── Entries provided ──

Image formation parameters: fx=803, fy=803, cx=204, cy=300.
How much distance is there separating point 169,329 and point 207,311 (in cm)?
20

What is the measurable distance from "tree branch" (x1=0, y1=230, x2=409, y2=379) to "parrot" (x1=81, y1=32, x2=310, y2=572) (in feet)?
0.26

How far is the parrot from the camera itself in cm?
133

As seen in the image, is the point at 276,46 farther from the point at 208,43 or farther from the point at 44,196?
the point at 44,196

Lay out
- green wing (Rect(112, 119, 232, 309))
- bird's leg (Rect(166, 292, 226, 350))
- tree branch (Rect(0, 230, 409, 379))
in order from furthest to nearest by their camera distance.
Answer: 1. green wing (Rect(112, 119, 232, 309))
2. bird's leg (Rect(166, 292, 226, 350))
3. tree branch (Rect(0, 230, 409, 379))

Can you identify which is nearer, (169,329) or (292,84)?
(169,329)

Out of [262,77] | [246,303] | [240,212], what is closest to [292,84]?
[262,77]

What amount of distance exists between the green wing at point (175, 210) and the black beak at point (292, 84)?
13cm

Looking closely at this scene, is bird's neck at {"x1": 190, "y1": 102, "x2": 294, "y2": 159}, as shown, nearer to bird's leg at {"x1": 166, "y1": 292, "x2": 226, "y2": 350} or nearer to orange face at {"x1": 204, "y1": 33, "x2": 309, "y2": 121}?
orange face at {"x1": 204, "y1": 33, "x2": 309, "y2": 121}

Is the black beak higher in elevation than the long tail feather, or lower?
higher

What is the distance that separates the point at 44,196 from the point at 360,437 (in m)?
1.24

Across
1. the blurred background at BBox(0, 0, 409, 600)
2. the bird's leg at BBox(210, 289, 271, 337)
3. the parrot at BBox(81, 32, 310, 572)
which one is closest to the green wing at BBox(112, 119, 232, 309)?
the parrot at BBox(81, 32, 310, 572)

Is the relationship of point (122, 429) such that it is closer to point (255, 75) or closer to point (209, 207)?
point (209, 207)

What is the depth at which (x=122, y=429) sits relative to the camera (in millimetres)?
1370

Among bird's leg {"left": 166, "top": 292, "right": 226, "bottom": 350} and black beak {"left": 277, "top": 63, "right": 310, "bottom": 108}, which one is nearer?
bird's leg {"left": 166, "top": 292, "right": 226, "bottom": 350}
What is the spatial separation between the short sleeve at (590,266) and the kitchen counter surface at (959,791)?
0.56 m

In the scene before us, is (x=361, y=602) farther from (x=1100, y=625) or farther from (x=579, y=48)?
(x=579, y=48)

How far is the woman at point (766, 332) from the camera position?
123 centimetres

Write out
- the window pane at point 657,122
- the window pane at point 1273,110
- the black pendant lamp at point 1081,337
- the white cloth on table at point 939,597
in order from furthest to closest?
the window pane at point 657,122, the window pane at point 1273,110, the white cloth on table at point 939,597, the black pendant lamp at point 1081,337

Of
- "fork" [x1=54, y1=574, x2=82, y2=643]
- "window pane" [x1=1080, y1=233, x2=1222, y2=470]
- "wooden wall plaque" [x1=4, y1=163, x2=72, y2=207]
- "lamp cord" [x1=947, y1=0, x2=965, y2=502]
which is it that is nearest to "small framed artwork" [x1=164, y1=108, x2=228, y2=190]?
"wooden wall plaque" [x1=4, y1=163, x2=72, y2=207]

───

● **Set problem**
Output each entry precisely as given.

● **Solution to the exercise**
Image formation parameters: fx=803, fy=803, cx=204, cy=300.
How much distance is there separating point 169,329 and point 207,311 (in cm)?
20

What is the measurable distance from "tree branch" (x1=0, y1=230, x2=409, y2=379) to "parrot" (x1=81, y1=32, x2=310, y2=572) (in feet)?
0.26

How far is the parrot from the camera itself in cm?
133

As seen in the image, is the point at 276,46 farther from the point at 208,43 or farther from the point at 44,196?
the point at 44,196

Lay out
- green wing (Rect(112, 119, 232, 309))
- bird's leg (Rect(166, 292, 226, 350))
- tree branch (Rect(0, 230, 409, 379))
in order from furthest to nearest by their camera distance.
Answer: 1. green wing (Rect(112, 119, 232, 309))
2. bird's leg (Rect(166, 292, 226, 350))
3. tree branch (Rect(0, 230, 409, 379))

Can you identify which is nearer, (169,329) or (292,84)?
(169,329)

Out of [262,77] | [246,303] | [240,212], what is closest to [292,84]?
[262,77]

What amount of distance exists between the green wing at point (175, 210) and the black beak at point (292, 84)?
13cm

Looking closely at this scene, is bird's neck at {"x1": 190, "y1": 102, "x2": 294, "y2": 159}, as shown, nearer to bird's leg at {"x1": 166, "y1": 292, "x2": 226, "y2": 350} or nearer to orange face at {"x1": 204, "y1": 33, "x2": 309, "y2": 121}?
orange face at {"x1": 204, "y1": 33, "x2": 309, "y2": 121}

Is the black beak higher in elevation than the long tail feather, or lower?
higher

What is the distance that separates the point at 44,196 from the point at 360,437 (in m)?
1.24

Across
1. the blurred background at BBox(0, 0, 409, 600)
2. the bird's leg at BBox(210, 289, 271, 337)
3. the parrot at BBox(81, 32, 310, 572)
which one is closest to the green wing at BBox(112, 119, 232, 309)?
the parrot at BBox(81, 32, 310, 572)

Is the relationship of point (122, 429) such that it is closer to point (255, 75) or closer to point (209, 207)?
point (209, 207)

What is the depth at which (x=122, y=429) sits relative to the camera (in millimetres)?
1370

Among bird's leg {"left": 166, "top": 292, "right": 226, "bottom": 350} and black beak {"left": 277, "top": 63, "right": 310, "bottom": 108}, which one is nearer?
bird's leg {"left": 166, "top": 292, "right": 226, "bottom": 350}
What is the spatial separation between the short sleeve at (590,266) and the kitchen counter surface at (959,791)?
0.56 m

In the scene before us, is (x=361, y=602) farther from (x=1100, y=625) or farther from (x=579, y=48)?
(x=579, y=48)

How far is the woman at point (766, 332) from the camera position?
123 centimetres

Write out
- the window pane at point 657,122
- the window pane at point 1273,110
- the black pendant lamp at point 1081,337
- the white cloth on table at point 939,597
in order from furthest to closest?
the window pane at point 657,122, the window pane at point 1273,110, the white cloth on table at point 939,597, the black pendant lamp at point 1081,337

Of
- "fork" [x1=54, y1=574, x2=82, y2=643]
- "window pane" [x1=1080, y1=233, x2=1222, y2=470]
- "wooden wall plaque" [x1=4, y1=163, x2=72, y2=207]
- "lamp cord" [x1=947, y1=0, x2=965, y2=502]
which is it that is nearest to "small framed artwork" [x1=164, y1=108, x2=228, y2=190]?
"wooden wall plaque" [x1=4, y1=163, x2=72, y2=207]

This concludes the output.